Session Start Example

16:37:02.024  [INFO]  [CHAT]  Session started
16:37:02.029  [INFO]          Active flow: "Root Flow"
Shows the interaction start and currently active flow.

User Request Example

16:37:12.196  [INFO]  [CHAT]  Request  "propan"
                              Tools (1): "commodity_code_search"
Shows the incoming user request and available tools provided to the model.

Tool Execution Example

16:37:13.589  [INFO]  [CHAT]  Tool  Running tool "commodity_code_search"
                              Arguments: product_name: Liquefied propane...
                              Tool description: Use this tool to search for...
Displays:
  • Tool name
  • Arguments passed by the LLM
  • Tool description
  • Tool execution start

Action Execution Example

16:37:13.946  [INFO]  Action  Action "reasoning_rag"
                              Condition: "PASS"
                              Execution time: 14.106 sec
                              Result: {"answers": [...], "found_digit_code": null}
Each action execution contains:
FieldDescription
ConditionWhether execution condition passed (PASS or SKIP)
Execution timeTime spent executing the action
ResultFull JSON response returned by the action

Tool Completion Example

16:37:28.294  [INFO]          Tool execution finish: 14.705 sec
Shows total execution time for the entire tool execution chain.

Bot Response Example

16:37:29.183  [INFO]  [CHAT]  Response  "Which best describes..." in 16.982 sec
                              API version: Responses
                              Model name: Openai "gpt-5.2 Chat"
Displays:
  • Final assistant response
  • Total generation time
  • API provider version
  • Model name

Custom Logs in Function Actions

Function actions can send custom logs directly into Debug Mode using interaction["_LOGGING"].

Example

def my_function(tool_params, interaction):
    interaction["_LOGGING"].info("Starting product lookup")
    interaction["_LOGGING"].warning("Product not found, using fallback")
    interaction["_LOGGING"].error("External API returned 500")
    interaction["_LOGGING"].debug("Raw response: " + str(raw))
These logs appear together with system logs inside Live Debug Feed.

Logging Levels

LevelDescription
INFOStandard execution information
WARNINGNon-critical issue or fallback
ERRORCritical execution problem
DEBUGDetailed developer debugging information

Full Debug Flow Example

16:37:02.024  [INFO]  [CHAT]  Session started
16:37:02.029  [INFO]          Active flow: "Root Flow"
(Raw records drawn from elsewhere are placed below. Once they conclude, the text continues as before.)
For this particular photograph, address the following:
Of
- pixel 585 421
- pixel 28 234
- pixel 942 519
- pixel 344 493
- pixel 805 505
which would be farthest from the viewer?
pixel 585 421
16:37:12.196  [INFO]  [CHAT]  Request  "propan"
                              Tools (1): "commodity_code_search"

16:37:13.589  [INFO]  [CHAT]  Tool  Running tool "commodity_code_search"
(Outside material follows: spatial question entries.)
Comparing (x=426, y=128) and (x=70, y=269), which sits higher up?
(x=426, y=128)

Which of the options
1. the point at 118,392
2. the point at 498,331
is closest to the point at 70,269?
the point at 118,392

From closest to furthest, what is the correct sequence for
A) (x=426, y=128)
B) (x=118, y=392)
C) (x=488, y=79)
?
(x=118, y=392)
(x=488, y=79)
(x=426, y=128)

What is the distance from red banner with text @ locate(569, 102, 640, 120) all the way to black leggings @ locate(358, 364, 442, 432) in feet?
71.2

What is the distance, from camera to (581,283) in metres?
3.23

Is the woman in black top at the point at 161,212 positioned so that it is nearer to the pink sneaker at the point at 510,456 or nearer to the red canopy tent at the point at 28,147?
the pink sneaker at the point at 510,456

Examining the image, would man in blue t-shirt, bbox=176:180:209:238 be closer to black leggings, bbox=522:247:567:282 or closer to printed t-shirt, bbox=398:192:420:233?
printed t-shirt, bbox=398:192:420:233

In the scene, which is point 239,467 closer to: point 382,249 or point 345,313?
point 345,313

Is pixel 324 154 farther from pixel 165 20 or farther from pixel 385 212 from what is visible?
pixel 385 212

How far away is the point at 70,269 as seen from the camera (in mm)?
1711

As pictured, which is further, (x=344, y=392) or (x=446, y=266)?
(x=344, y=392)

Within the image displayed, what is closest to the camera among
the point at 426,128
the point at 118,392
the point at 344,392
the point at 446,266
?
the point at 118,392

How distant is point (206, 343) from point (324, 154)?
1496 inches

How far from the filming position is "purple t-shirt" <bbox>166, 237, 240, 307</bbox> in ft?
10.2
16:37:13.946  [INFO]  Action  Action "reasoning_rag"
                              Condition: "PASS"
                              Execution time: 14.106 sec

16:37:28.294  [INFO]          Tool execution finish: 14.705 sec

16:37:29.183  [INFO]  [CHAT]  Response  "Which best describes your propane shipment?"
                              Model name: Openai "gpt-5.2 Chat"

Technical Details

  • Logs are streamed through Redis pub/sub.
  • Events are stored in events:{interaction_uuid} queue with TTL.
  • Each log contains:
    • id
    • timestamp
    • level
    • message
    • optional details
    • optional nested children
  • Nested logs are displayed in UI as expandable trees.
  • Logs remain available during TTL lifetime after interaction completion.

Notes

  • Debug Mode is intended for development and troubleshooting.
  • Full responses and action results may contain sensitive information.
  • Excessive debug logging may affect readability during large interactions.
  • Custom Function logs are supported only inside Function-type actions.